É nesse contexto que o biohacking surge como uma abordagem que alia ciência, tecnologia e autoconhecimento para otimizar energia, foco, tomada de decisão e resistência ao estresse, fatores decisivos em ambientes empresariais de alta pressão.
A evolução do biohacking para empresas
No meio empresarial moderno, o biohacking evoluiu para uma disciplina de alta precisão, distante da ideia simplista de “truques de produtividade”.
A proposta é bastante clara: Abandonar algumas soluções genéricas e construir estratégias personalizadas de desempenho, respeitando a biologia única de cada líder.
De acordo com o mentor estratégico, empresário, engenheiro químico e especialista em performance organizacional e biohacking, Marcelo Thieme, o grande diferencial dessa abordagem está na leitura científica do indivíduo.
“No meio empresarial moderno, o biohacking evoluiu para uma disciplina de alta precisão que utiliza a genômica e a neurociência para decodificar e aprimorar o potencial individual.
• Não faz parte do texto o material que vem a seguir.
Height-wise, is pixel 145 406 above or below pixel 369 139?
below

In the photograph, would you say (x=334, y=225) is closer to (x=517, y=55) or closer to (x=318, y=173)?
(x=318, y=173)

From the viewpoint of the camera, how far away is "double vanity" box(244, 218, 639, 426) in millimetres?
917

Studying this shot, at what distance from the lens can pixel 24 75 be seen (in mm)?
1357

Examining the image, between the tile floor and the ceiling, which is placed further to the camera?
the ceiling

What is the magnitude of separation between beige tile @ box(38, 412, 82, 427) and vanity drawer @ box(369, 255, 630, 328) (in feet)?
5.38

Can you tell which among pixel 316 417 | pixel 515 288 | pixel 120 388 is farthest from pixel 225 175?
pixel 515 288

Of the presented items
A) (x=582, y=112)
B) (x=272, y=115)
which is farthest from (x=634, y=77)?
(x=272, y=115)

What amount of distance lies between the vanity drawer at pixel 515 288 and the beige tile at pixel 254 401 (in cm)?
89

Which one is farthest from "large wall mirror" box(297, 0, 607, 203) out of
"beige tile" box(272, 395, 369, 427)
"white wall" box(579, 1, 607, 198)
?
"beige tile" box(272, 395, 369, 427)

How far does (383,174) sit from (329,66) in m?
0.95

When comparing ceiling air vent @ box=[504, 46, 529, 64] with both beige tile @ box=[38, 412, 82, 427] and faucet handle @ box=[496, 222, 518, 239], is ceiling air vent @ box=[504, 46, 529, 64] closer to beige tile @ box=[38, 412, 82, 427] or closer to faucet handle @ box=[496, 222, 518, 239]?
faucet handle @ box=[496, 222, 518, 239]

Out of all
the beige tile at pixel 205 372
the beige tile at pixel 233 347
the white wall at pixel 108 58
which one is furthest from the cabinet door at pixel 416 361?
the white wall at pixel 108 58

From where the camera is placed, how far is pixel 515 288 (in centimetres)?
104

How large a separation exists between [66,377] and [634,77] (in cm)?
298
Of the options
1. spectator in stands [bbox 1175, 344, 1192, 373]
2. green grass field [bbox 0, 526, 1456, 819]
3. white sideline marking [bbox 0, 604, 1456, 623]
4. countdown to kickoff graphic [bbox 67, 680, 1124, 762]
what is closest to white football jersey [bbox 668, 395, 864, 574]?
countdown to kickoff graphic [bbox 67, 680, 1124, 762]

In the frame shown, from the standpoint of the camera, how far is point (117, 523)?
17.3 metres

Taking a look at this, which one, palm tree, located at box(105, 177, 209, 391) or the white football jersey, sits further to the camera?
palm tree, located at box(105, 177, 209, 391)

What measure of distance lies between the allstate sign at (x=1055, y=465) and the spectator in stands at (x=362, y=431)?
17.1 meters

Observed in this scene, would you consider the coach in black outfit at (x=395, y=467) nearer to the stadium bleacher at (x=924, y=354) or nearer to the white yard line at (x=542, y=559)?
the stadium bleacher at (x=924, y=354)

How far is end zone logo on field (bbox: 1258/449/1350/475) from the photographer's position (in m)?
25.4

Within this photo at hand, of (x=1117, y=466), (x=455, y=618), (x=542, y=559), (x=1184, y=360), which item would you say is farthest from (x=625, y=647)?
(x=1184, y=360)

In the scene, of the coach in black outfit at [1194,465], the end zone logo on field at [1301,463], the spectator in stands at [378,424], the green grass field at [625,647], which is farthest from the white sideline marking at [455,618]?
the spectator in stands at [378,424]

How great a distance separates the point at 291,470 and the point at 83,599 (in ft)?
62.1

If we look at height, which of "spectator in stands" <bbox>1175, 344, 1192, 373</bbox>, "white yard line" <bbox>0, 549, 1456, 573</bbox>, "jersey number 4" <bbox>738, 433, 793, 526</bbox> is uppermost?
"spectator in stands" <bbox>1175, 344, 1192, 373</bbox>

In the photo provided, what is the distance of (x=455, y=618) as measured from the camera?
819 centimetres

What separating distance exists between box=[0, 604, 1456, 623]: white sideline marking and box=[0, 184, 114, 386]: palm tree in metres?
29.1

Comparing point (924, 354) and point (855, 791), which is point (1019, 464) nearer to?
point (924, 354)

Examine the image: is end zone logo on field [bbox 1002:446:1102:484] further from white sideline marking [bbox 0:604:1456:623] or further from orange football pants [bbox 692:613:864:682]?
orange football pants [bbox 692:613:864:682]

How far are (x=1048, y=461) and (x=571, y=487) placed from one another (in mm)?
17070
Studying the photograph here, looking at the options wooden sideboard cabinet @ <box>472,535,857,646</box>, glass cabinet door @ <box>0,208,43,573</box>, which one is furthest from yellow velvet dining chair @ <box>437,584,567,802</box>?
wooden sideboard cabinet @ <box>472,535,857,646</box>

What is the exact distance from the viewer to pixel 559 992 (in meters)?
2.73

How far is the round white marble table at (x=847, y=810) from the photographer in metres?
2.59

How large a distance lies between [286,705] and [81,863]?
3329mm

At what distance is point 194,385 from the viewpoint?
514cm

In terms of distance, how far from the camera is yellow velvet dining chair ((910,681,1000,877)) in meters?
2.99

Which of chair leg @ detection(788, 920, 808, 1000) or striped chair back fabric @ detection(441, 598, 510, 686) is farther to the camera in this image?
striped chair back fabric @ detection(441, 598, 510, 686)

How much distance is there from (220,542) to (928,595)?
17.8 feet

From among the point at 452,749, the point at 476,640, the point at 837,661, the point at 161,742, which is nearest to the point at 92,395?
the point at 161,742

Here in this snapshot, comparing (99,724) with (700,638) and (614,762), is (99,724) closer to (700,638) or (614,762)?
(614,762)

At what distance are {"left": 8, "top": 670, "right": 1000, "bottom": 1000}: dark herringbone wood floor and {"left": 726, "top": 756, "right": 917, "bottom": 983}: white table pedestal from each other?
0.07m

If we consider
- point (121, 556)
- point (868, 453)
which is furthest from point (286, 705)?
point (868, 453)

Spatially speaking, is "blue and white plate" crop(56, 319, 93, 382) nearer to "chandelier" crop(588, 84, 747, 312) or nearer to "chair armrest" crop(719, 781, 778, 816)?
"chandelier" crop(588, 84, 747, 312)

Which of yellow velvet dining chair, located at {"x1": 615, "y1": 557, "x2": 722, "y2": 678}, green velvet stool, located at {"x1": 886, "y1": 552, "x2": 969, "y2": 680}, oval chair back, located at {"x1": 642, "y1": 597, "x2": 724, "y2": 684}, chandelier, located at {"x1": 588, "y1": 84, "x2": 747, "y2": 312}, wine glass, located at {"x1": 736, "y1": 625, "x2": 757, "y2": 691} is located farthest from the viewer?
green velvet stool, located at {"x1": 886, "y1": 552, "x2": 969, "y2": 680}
Entender como o corpo e o cérebro funcionam não é mais um luxo, mas uma necessidade estratégica para quem precisa tomar decisões rápidas e sustentáveis ao longo do tempo”, afirma.
O cérebro e o desempenho
Na prática, isso significa analisar, por exemplo, polimorfismos genéticos que influenciam o metabolismo da cafeína, a resposta inflamatória ou a forma como o organismo lida com o estresse.
Com esses dados, é possível ajustar desde a alimentação até os horários mais produtivos do dia, além de definir estratégias de suplementação e recuperação física e mental. O resultado é uma rotina desenhada sob medida, capaz de reduzir fadiga, melhorar clareza mental e aumentar a consistência de resultados.
Ferramentas da neurociência, como neurofeedback e monitoramento de ondas cerebrais vêm sendo utilizadas para treinar estados mentais específicos, como foco profundo e estado de flow. Esses recursos ajudam empresários a reconhecer padrões de distração, regular emoções e aprimorar a tomada de decisão sob pressão, algo especialmente relevante em cenários de instabilidade econômica ou crescimento acelerado.
Marcelo Thieme é um exemplo prático dessa aplicação. Como aluno em formação contínua em biohacking, ele utiliza o suporte científico do CPAH, Centro de Pesquisa e Análises Heráclito, para realizar testes genéticos e avaliações neurofisiológicas que orientam suas próprias estratégias de desempenho.
A experiência, de acordo com ele, vai além do benefício individual e impacta diretamente sua atuação como mentor.
“Ao compreender como dados biológicos podem ser traduzidos em ações concretas, ele consegue orientar empresários a transformar saúde, energia e clareza mental em ativos estratégicos para seus negócios”
“Mais do que uma tendência passageira, o biohacking aplicado ao empreendedorismo aponta para uma mudança de paradigma. O corpo e o cérebro deixam de ser vistos apenas como instrumentos de trabalho e passam a ser tratados como sistemas complexos, mensuráveis e treináveis”, destaca.